I would gladly give up my home
a woman told me last week
and my land, in Maryland,
if I could trade it for peace over there.

A woman as kind as you or I, perhaps,
but wiser than a thousand ministers or
as was said of Hiroshima:
brighter than a million suns.

To kill, we send other peoples sons
for the most part. Blessed are the Refusers
for they shall see some bored officer,
or some conflicted officer, or some superior fool
commander with the commandment: Thou shalt kill.

You may leave your conscience at home,
but you shall go and lie down in the dust
with the children of Palestine, and embrace
their many aunts and uncles; they are the Chosen.

Honest journalists shall commit suicide
and be resurrected as witnesses. Poets
who cannot bite their tongues will be dragged
by their tongues, by Israeli colonels,
until we are turned completely inside out
so that all may see our revolting insides.

I would give my house. I have given my heart.
Neither giving nor forgiving will sate the beast of war.
We went down on the knees of our tongues in the desert
and tried not to look at the children with their dead eyes
and their dead mothers and their tortured fathers
and their enraged uncles.
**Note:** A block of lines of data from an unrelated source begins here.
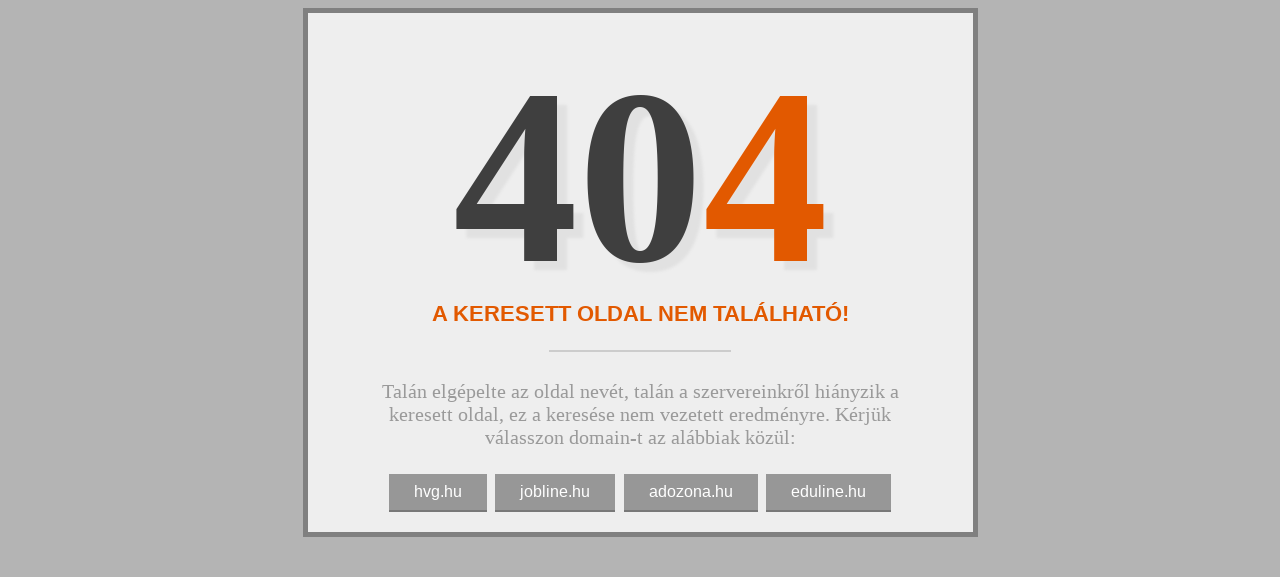

--- FILE ---
content_type: text/html; charset=utf-8
request_url: https://apronet.hu/szallashelyek/utazas/szallashely/aprohirdetes=100615690
body_size: 979
content:
<!DOCTYPE html>
<html lang="en" dir="ltr">
  <head>
    <meta charset="utf-8">
    <title></title>
  </head>
  <body>

    <style media="screen">

    body{
      background: #b4b4b4;
    }

    ._404_hr {
      width: 29%;
      height: 2px;
      background: #9a9a9a;
      border: 0;
      opacity: 0.4;
    }

    ._404_h1{
      display: block;
      font-size: 250px;
      text-align: center;
      margin: 0;
      color: #3f3f3f;
      font-family: aleo, serif;
      text-shadow: 10px 9px 3px #e1e1e1;
    }

    ._404_h1 strong{
      color: #e25900;
    }
    .container_404{
      width: 625px;
      max-width: 625px;
      margin: 0 auto;
      position: relative;
      border: 5px solid grey;
      padding: 20px;
      background: #eeeeee;
      word-break: break-all;
    }

    .error_content{
      padding: 10px;
      background: #eeeeee;
      margin: -30px 0 13px;
    }

    .error_content strong{
      display: block;
      text-align: center;
      font-family: sans-serif;
      color: #e25900;
      font-weight: bold;
      font-size: 22px;
      text-transform: uppercase;
    }

    .container_404 span{
      display: block;
      text-align: center;
      font-size: 20px;
      color: #9a9a9a;
      padding: 20px 0 10px;
      width: 84%;
      margin: 0 auto;
      word-break: break-word;
    }

    span a {
      text-decoration: none;
      color: #3f3f3f;
      padding-left: 5px;
    }

    .block-ms-box-btn2{
      background-color: #979797;
      color: #fff !important;
      padding: 10px 25px 10px 25px;
      text-decoration: none !important;
      display: flex;
      justify-content: space-around;
      font: normal 16px/1 'PT Sans', sans-serif;
      border-bottom: 2px solid #787878;
      transition: 0.4s;
    }

    .block-ms-box-btn2:hover{
        background-color: #ff781f;
        transition: 0.4s;
        box-shadow: 0 5px 10px rgba(0,0,0,0.12), 0 4px 12px rgba(0,0,0,0.24);
        border-bottom: 2px solid #fb6503;
    }

    .block-ms-box-a{
        text-decoration: none;
        color: #fff;
        margin-right: 50px;
    }

    .btn-class2{
        padding-top: 15px;
        max-width: 510px;
        min-width: 200px;
        margin: 0 auto;
        display: flex;
        justify-content: space-around;
    }

    @media screen and (max-width: 700px) {
      .container_404{
        width: 70%;
      }

      .btn-class2{
        display: block;
        width: 90%;
        margin: 0 auto;
        padding-top: 1px !important;
      }
      .block-ms-box-btn2 {
          margin: 15px;
          padding: 10px 25px 10px 25px;
      }
      ._404_h1{
        font-size: 100px;
      }
      .error_content {
          margin: 0;
          position: relative;
      }
      .error_content strong{
        word-break: break-word;
        font-size: 18px;
      }
    }


    </style>

    <div class="container_404">
      <div class="text_404">
          <h1 class="_404_h1">40<strong>4</strong></h1>
      </div>

      <div class="error_content">
        <strong>A keresett oldal nem található!</strong>

      </div>
      <hr class="_404_hr">
      <span>Talán elgépelte az oldal nevét, talán a szervereinkről hiányzik a keresett oldal, ez a keresése nem vezetett eredményre. Kérjük válasszon domain-t az alábbiak közül:</span>


      <div class="btn-class2">

          <a class="block-ms-box-btn2" href="http://hvg.hu">
            hvg.hu
          </a>

          <a class="block-ms-box-btn2" href="http://jobline.hu">
            jobline.hu
          </a>

          <a class="block-ms-box-btn2" href="http://adozona.hu">
            adozona.hu
          </a>

          <a class="block-ms-box-btn2" href="http://eduline.hu">
            eduline.hu
          </a>

      </div>


    </div>

  </body>
</html>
Would those children permit us
to become their aunts and uncles? No.
They have Abu Nahil. They have onion fields.
They have a vast paradise of lemons.

They have the self-righteous leaders
of “the only democracy in the Middle East.”
They’ve had a succession of US Presidents
and Secretaries of State, one at a time,
proffering their good offices in places
where even a gravedigger would hide his shovel in shame.